The Issue is not whether the Parties can be changed or not. The issue is whether the Appeal is competent bearing in mind that the NBA, who cannot be sued in its name, is the only Respondent, and the LPDC, who could be sued in its name, is not a Respondent.
It is well settled that for an action to be properly constituted so as to vest jurisdiction in the Court to
adjudicate on the matter, there must be a competent Plaintiff and a competent Defendant, and where either of them is not a legal person, the action is liable to be struck out for being incompetent – see Agbonmagbe Bank V. General Manager, G. B. Ollivant Ltd. & Anor. (1961) All NLR 116.
In this case, there is only one Appellant and one Respondent, who is a non-juristic person, and as it cannot be sued in its name, it must be struck out as a Party to this Appeal. It also follows as a matter of course that the Appeal itself must be struck out as well.

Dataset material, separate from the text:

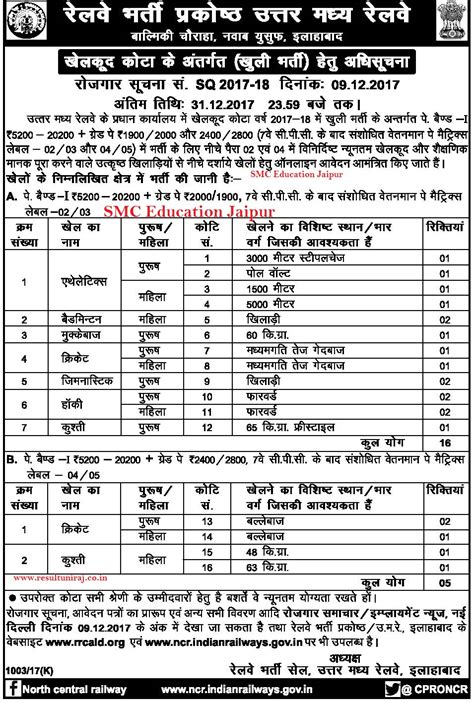 Central Dharamshala Mba Forms 2017 by Ncr Allahabad Sports Quota Recruitment 2017 Cricket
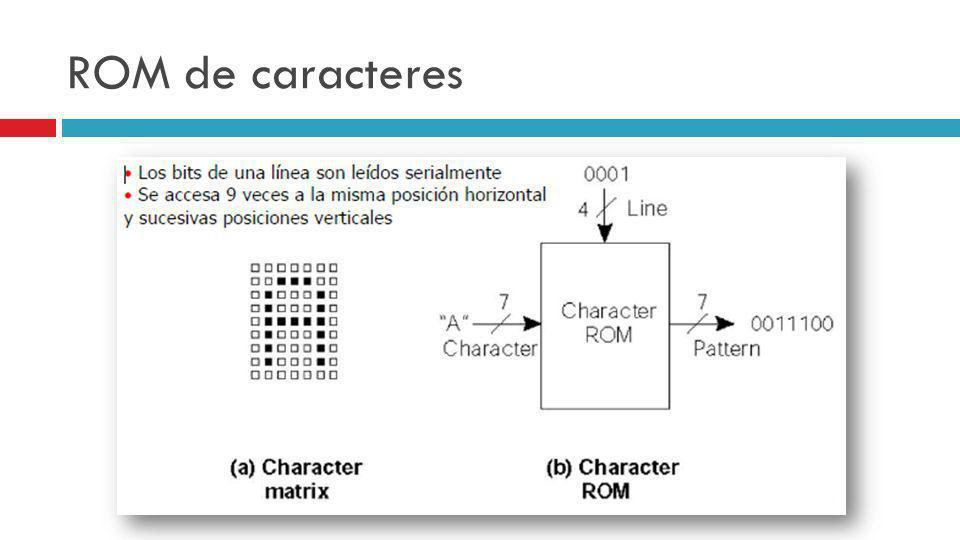 ROM de caracteres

The outcome would have been different if the LPDC was also made a Party to the Appeal along with the NBA or even on its own (the cases referred to above had LPDC as a Party to the Appeal). The position of the law is that once there is a Plaintiff or Defendant with requisite juristic capacity to sue and be sued, such an action would be properly constituted as to Parties, and the action cannot be defeated on the ground of want of capacity to sue and be sued – see Nigerian Nurses Assoc. & Anor V. A-G., Fed. (1981) 11 – 12 SC 1.
In the final analysis, the Objection raised by the Respondent
to the competency of the Appeal is sustained. The Respondent is struck out as a Party to the Appeal and the Appeal is struck out.